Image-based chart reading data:

☆ ☆ ☆

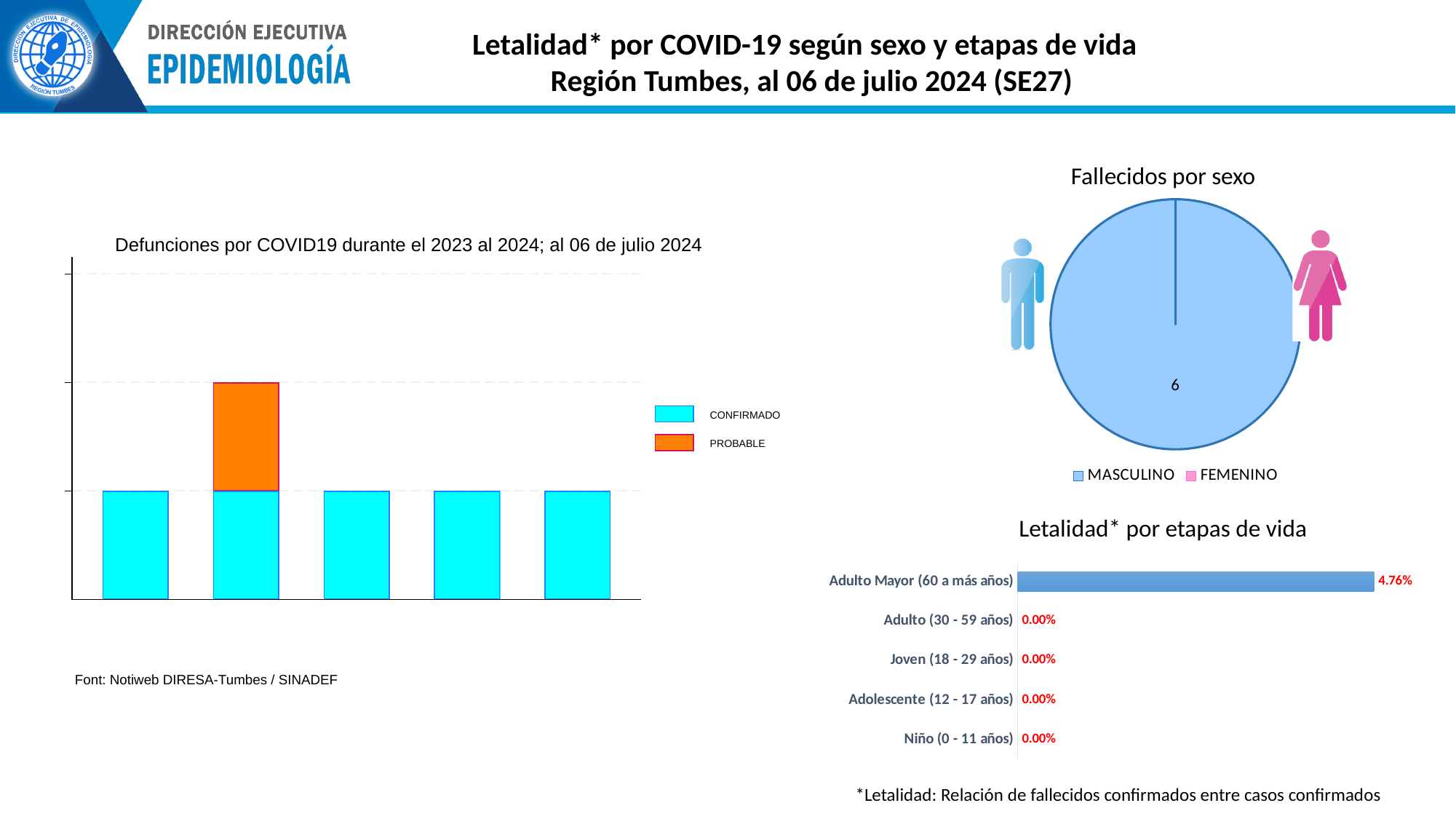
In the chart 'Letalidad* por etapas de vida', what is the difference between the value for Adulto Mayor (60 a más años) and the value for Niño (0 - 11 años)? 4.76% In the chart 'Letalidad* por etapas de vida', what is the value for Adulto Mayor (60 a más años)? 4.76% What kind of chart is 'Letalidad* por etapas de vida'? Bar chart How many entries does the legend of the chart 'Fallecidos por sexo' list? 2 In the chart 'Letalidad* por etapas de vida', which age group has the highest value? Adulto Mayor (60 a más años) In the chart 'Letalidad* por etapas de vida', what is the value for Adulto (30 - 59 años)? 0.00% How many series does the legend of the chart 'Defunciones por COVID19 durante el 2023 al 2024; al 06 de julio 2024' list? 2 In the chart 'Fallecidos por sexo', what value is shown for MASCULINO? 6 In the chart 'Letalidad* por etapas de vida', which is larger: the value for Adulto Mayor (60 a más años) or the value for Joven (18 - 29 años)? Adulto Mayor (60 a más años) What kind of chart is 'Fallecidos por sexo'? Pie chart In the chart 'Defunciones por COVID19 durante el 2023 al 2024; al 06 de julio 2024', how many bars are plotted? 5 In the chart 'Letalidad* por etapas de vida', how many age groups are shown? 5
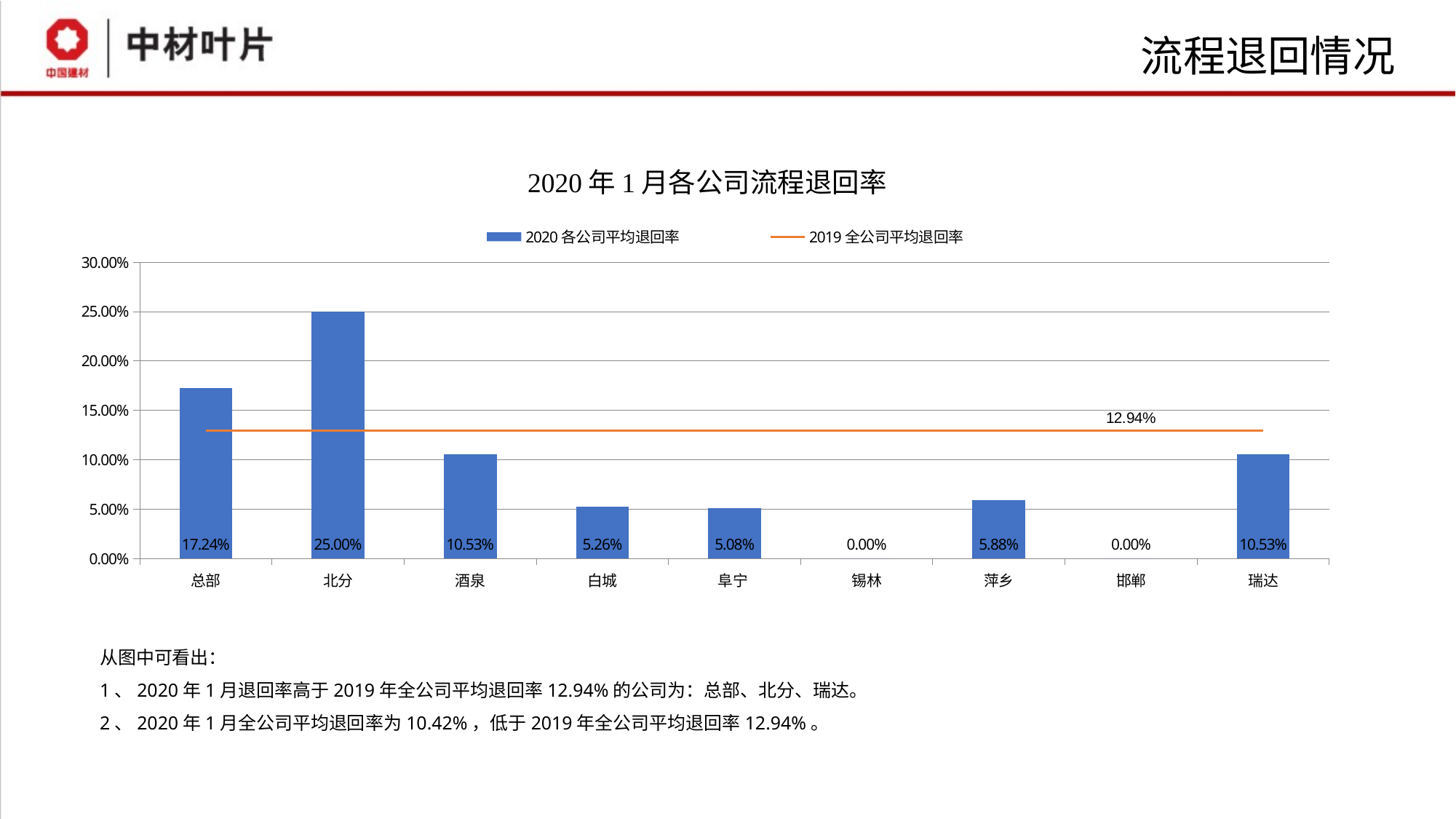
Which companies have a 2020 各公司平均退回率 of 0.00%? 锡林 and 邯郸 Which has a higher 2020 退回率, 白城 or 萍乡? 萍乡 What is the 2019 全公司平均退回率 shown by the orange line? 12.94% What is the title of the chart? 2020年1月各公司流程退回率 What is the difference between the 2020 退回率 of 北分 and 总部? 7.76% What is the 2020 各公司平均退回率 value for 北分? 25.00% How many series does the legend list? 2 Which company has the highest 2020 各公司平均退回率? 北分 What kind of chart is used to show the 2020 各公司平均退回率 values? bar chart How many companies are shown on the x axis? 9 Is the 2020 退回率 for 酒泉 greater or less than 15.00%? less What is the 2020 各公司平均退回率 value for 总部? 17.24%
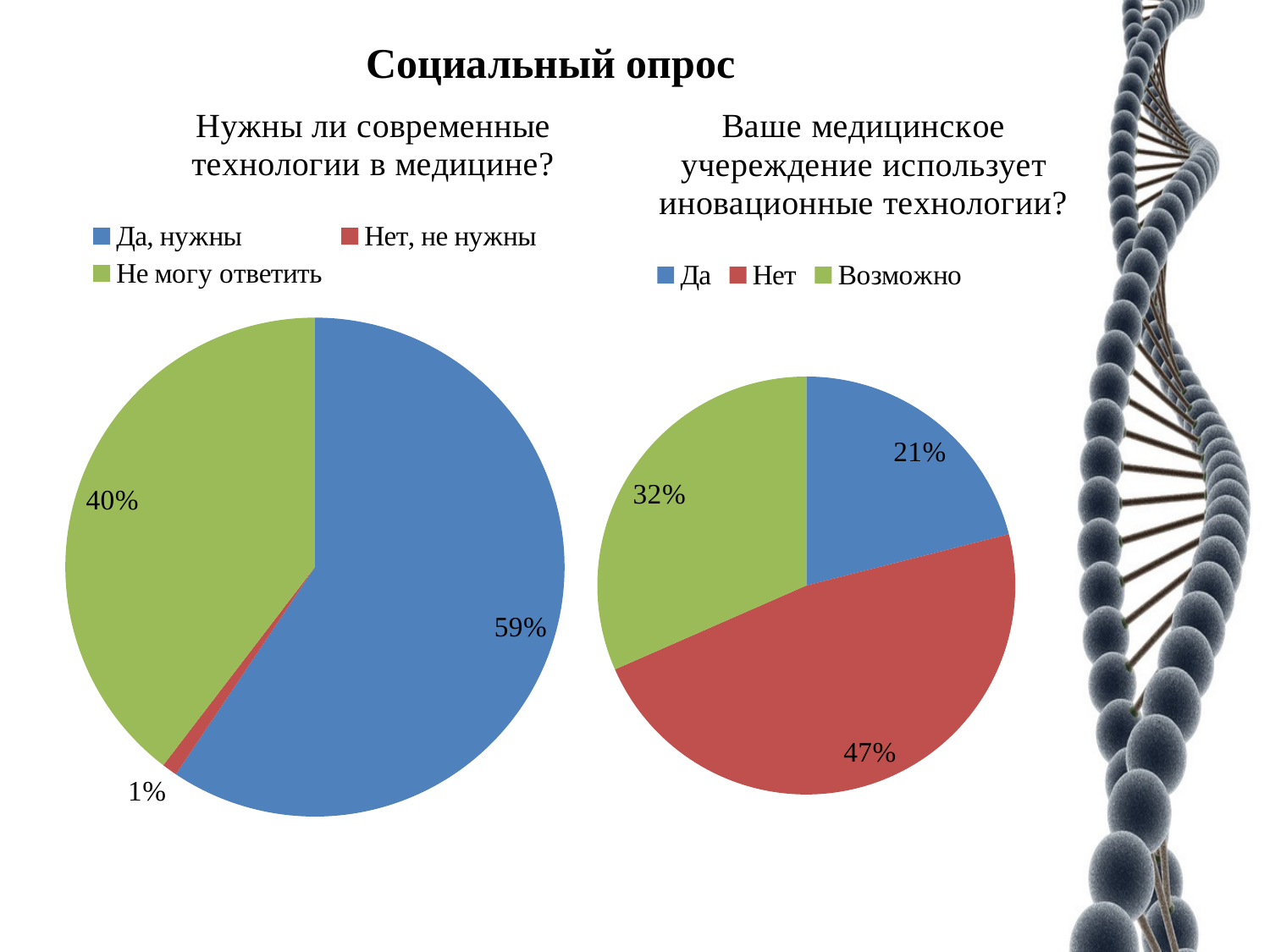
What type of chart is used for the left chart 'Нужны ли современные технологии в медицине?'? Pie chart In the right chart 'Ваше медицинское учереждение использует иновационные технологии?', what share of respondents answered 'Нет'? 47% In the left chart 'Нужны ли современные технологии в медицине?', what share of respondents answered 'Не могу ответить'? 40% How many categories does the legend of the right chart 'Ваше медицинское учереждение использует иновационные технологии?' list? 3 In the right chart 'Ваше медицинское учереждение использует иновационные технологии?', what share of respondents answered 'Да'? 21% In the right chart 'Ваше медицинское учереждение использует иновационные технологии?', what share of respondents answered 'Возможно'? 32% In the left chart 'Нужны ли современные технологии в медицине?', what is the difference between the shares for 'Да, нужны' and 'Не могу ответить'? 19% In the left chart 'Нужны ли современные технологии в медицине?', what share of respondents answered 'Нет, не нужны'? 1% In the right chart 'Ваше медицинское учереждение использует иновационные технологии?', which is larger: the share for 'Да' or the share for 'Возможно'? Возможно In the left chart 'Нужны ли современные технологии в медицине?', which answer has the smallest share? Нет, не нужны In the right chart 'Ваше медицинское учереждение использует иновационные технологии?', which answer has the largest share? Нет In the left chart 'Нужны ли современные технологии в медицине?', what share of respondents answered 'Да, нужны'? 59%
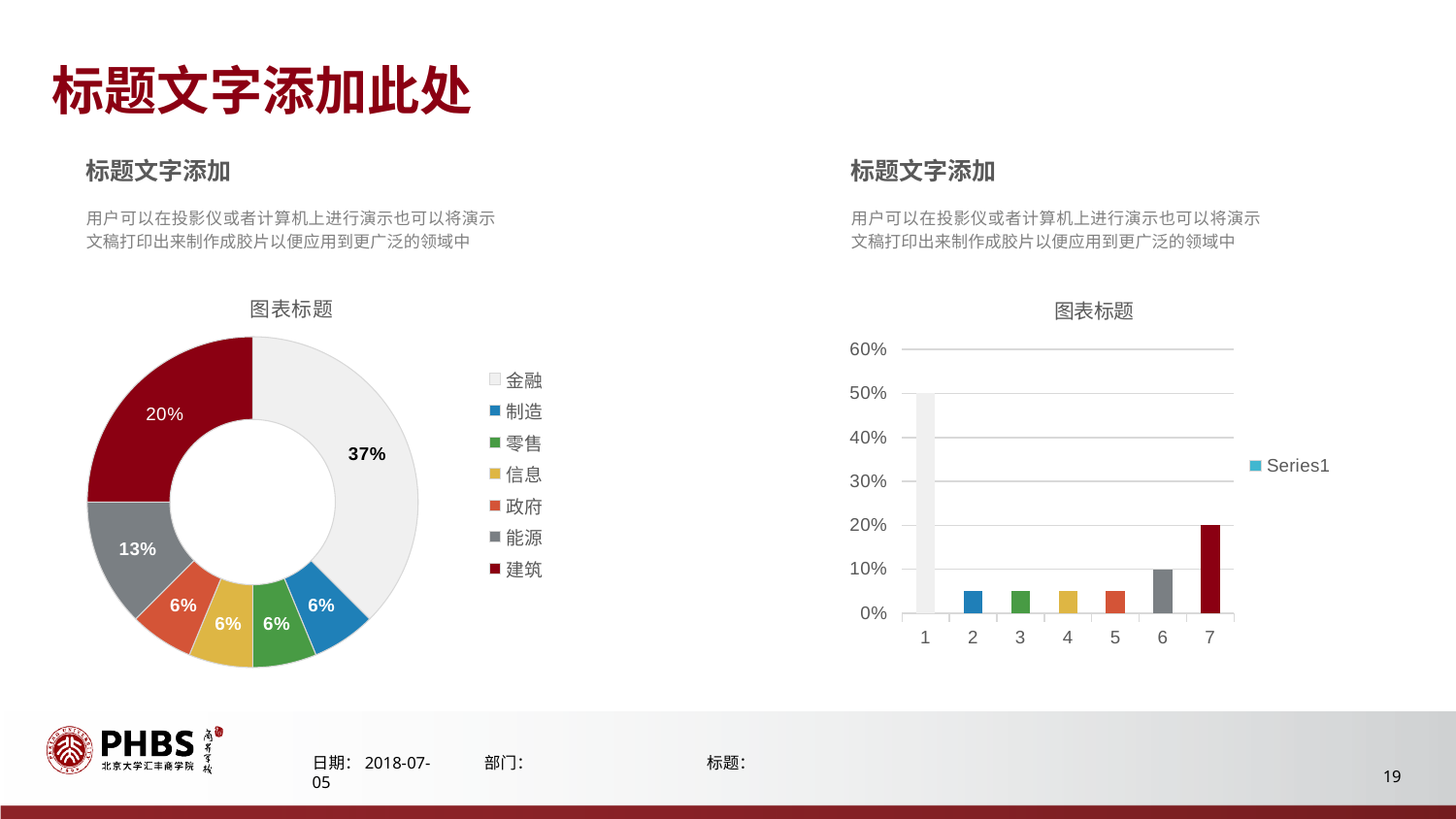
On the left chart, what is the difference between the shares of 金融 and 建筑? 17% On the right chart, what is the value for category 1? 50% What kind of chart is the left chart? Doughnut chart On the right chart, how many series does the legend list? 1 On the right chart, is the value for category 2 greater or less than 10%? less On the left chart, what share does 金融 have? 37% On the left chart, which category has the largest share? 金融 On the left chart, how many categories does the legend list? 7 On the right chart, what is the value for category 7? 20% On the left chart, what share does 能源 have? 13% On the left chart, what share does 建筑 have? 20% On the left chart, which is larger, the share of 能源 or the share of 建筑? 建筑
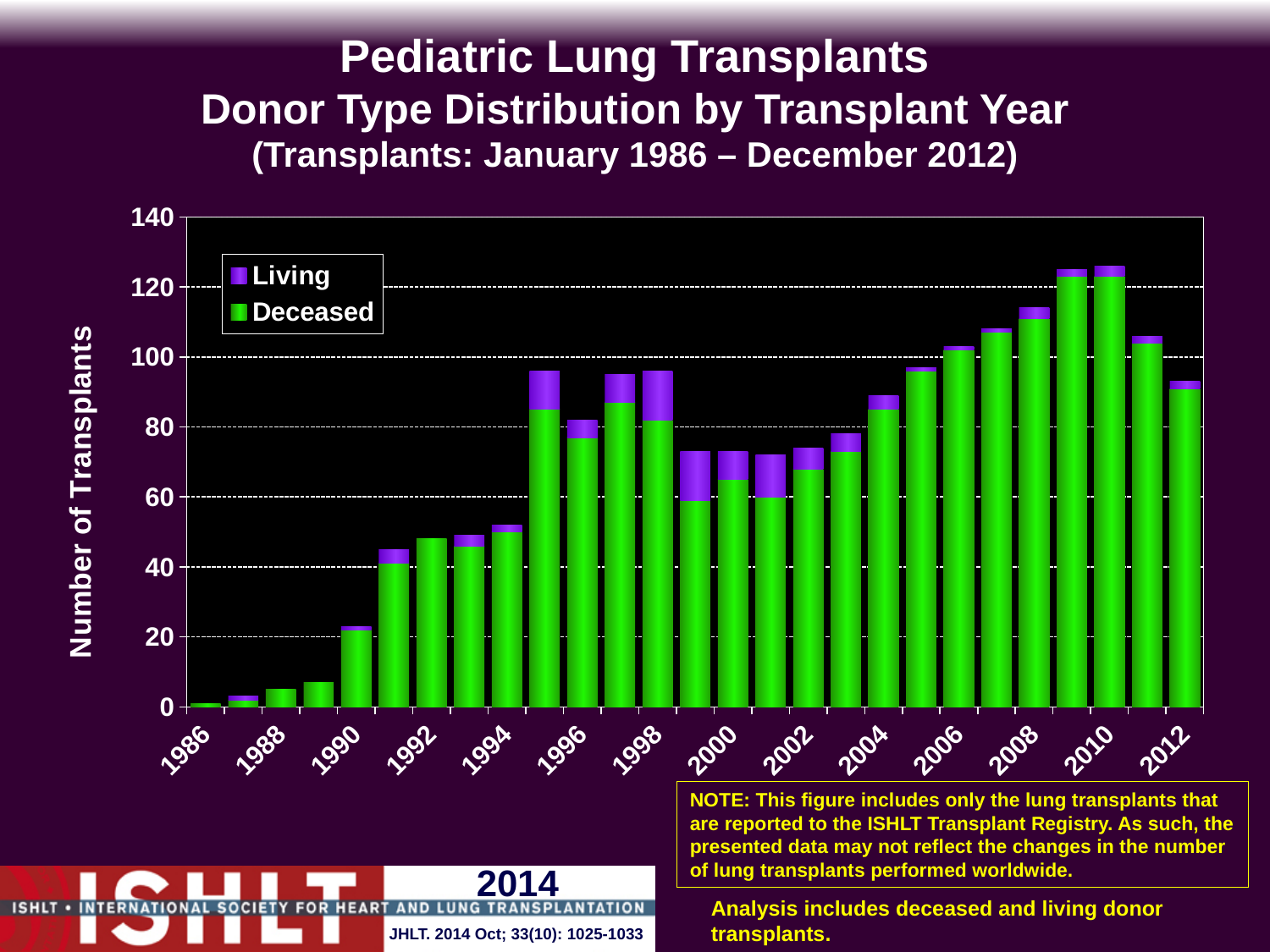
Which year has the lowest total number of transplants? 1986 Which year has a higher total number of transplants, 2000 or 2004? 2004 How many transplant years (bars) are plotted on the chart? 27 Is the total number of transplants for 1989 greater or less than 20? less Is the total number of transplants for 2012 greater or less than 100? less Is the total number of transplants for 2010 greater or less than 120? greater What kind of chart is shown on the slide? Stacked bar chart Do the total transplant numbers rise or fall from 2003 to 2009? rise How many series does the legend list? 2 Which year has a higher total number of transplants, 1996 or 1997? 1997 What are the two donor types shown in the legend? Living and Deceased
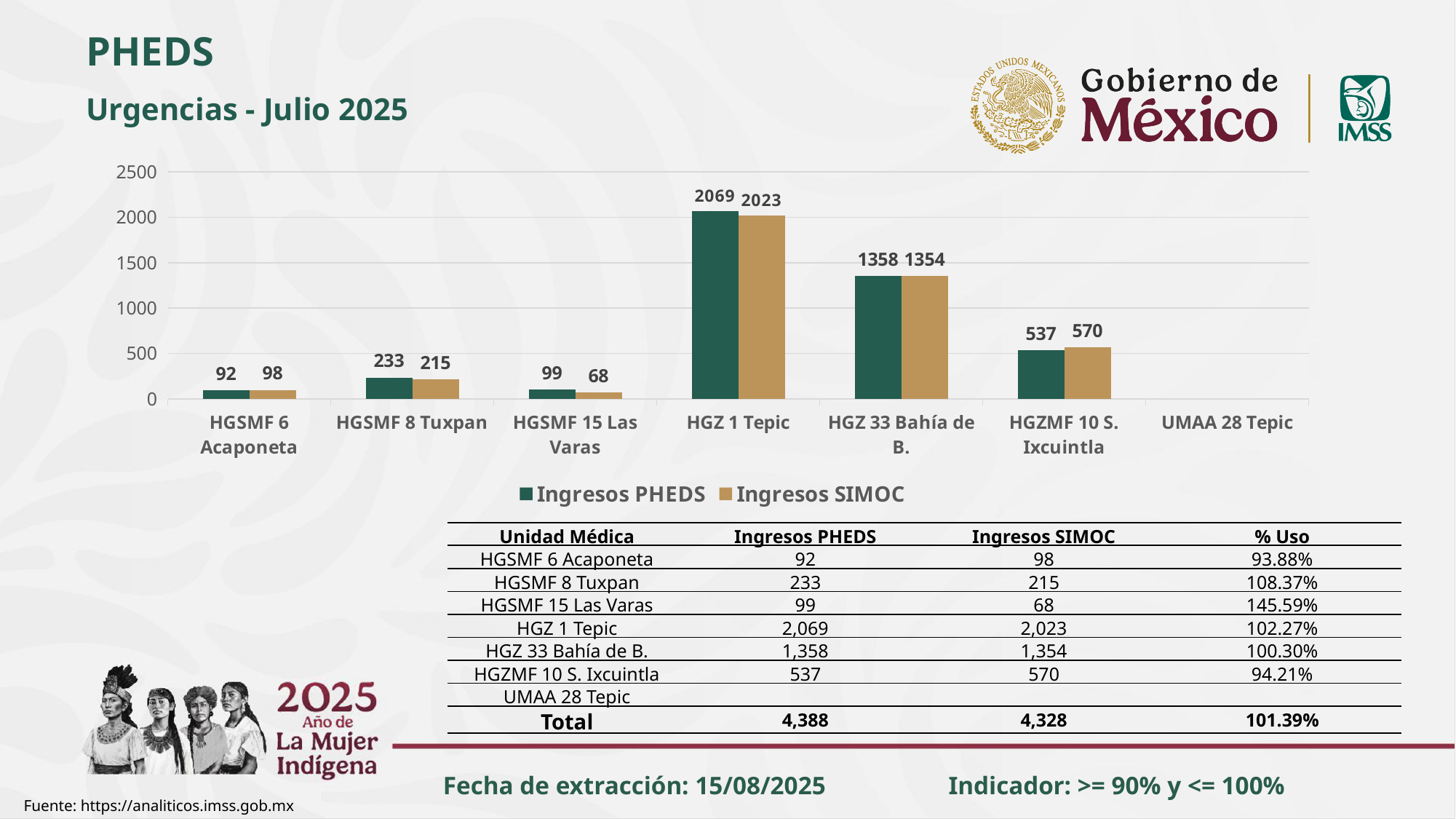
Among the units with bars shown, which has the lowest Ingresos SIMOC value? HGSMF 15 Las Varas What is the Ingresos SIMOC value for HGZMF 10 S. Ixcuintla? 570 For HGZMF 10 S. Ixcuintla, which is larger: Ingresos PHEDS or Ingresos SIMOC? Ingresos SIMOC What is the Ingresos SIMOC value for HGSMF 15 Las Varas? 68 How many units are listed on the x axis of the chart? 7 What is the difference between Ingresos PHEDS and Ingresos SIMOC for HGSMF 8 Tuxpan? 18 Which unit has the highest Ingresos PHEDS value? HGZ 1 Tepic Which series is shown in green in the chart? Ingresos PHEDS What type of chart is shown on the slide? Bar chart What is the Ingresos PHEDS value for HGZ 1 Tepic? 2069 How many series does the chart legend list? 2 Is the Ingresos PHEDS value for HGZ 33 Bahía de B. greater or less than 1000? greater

☆ ☆ ☆

## Task item
Please count the lines of the records that contain the string "unit", treating case as significant, and give only the number.

## Result of the exercise
1